Un buen reloj



...Salvador, que a ratos los vigilaba para que no se dejaran ninguna mala hierba atrás, a ratos hacía otras labores en el cortijo...

 Una tarde de marzo de 1957, Salvador, un labrador de un pueblo andaluz, fue al centro del pueblo a buscar una cuadrilla de jornaleros para que echaran una varada, o una “vará”, como se decía por la zona, de escarda en el trigo. Entró en uno de los bares más frecuentados. A esa hora, estaba bastante lleno: unos iban buscando el peón del siguiente día o de los siguientes, si la cosa se daba bien, otros cobrar los que habían echado y tratar de encontrar algunos más, otros, como él buscaban personal. En aquellos tiempos de escasísimos teléfonos, esa era una de las funciones principales de los bares.

 Echó un vistazo a la barra y a las mesas y en una de ellas vio a Vicente, que junto a su hermano Manuel y a un par de amigos, daban cuenta de un litro de blanco de Valdepeñas:

- Buenas tardes, Vicente y compaña.
- Buenas sean, Salvador- le respondieron.
- ¿Tenéis peón para mañana?
- Mi hermano y yo, hemos terminado hoy donde estábamos estos días- dijo Vicente.
- A nosotros nos queda para una ‘varaílla’ -comentaron los otros dos-.
- Mañana quiero empezar la escarda del trigo por la parte de Los Jarales (uno de los varios parajes de la jurisdicción del pueblo donde Salvador tenía repartidas sus hazas). Me hacen falta seis ‘escardaores’ para diez o doce días. Veniros, si queréis, vosotros dos y tú- dijo mirando a Vicente, que era el mayor de los dos- te vienes de manijero y buscas esta noche a los otros cuatro.
- Muy bien, claro que queremos, que la olla no se llena sola.
- Bueno, os dejo, aquí os quedáis- respondió Salvador, que confiaba en el criterio de Vicente para elegir a sus compañeros.

 Esa era la costumbre de los labradores que sabían que en esto, el compañerismo obrero les beneficiaba. Ellos no tenían que ir buscando uno a uno a sus jornaleros, los manijeros procuraban buscar a sus amigos (el llevarse bien en una cuadrilla siempre es importante) y los seleccionados cumplían bien, aparte de para que no les dijeran “mañana no vengas”, para no dejar en mal lugar al manijero.

 Vicente, en poco rato, buscó a los otros cuatro que hacían falta. Sabía, sobre poco más o menos quienes tenían faena y quienes estaban buscando.

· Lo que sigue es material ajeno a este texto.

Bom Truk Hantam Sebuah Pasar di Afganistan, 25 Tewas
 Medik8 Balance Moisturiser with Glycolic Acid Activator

 Al día siguiente echaron el peón con las “fumás” habituales, ni muy largas, ni muy cortas y con la parada para comer. A media tarde, cuando ya habían dado las siete horas (las que marcaba la ley en la escarda) Vicente enderezó la raspa y dijo:

- Señores, ya es la hora, vámonos para el pueblo- Era ley no escrita que el manijero marcaba cuándo se paraba para fumar, para comer y cuándo se daba de mano.

 Salvador, que a ratos los vigilaba para que no se dejaran ninguna mala hierba atrás, a ratos hacía otras labores en el cortijo, había aparecido un rato antes y miró con gesto hosco a Vicente. Lo llamó un poco aparte, mientras los otros recogían las capachas:

- Tienes un reloj que da las horas muy exactas.

Vicente sabía exactamente lo que quería decir. Sin inmutarse preguntó:

- ¿Cuántas pesetas tienen sus duros?

Esto desconcertó a Salvador, que se esperaba alguna excusa o que Vicente reculara de alguna forma:

- Cinco, ¿cuántas van a tener? - Respondió con tono adusto.
- Exacto, y mi reloj tiene horas de sesenta minutos, ni uno más, ni uno menos. Es un buen reloj. Para mañana busque a otro -Se adelantó a decirlo él antes de que lo fuera a decir Salvador.
- Yo tampoco voy a venir- dijo Manuel que, aunque un poco alejado, había escuchado el diálogo y se solidarizó con su hermano.

 Los otros cuatro o no lo escucharon o hicieron como que no se habían percatado. Unos fueron al siguiente día y otros no, cada uno hizo lo que vio más oportuno.

 Vicente y Manuel eran trabajadores eficaces, duros, rápidos y curiosos. Sabían todos los trabajos desde que se empezaba a arar hasta que el trigo estaba en los costales. También conocían sus escasos derechos y los defendían. No necesitaban meterle un rato de clavo a nadie, ni tampoco su conciencia se lo permitía.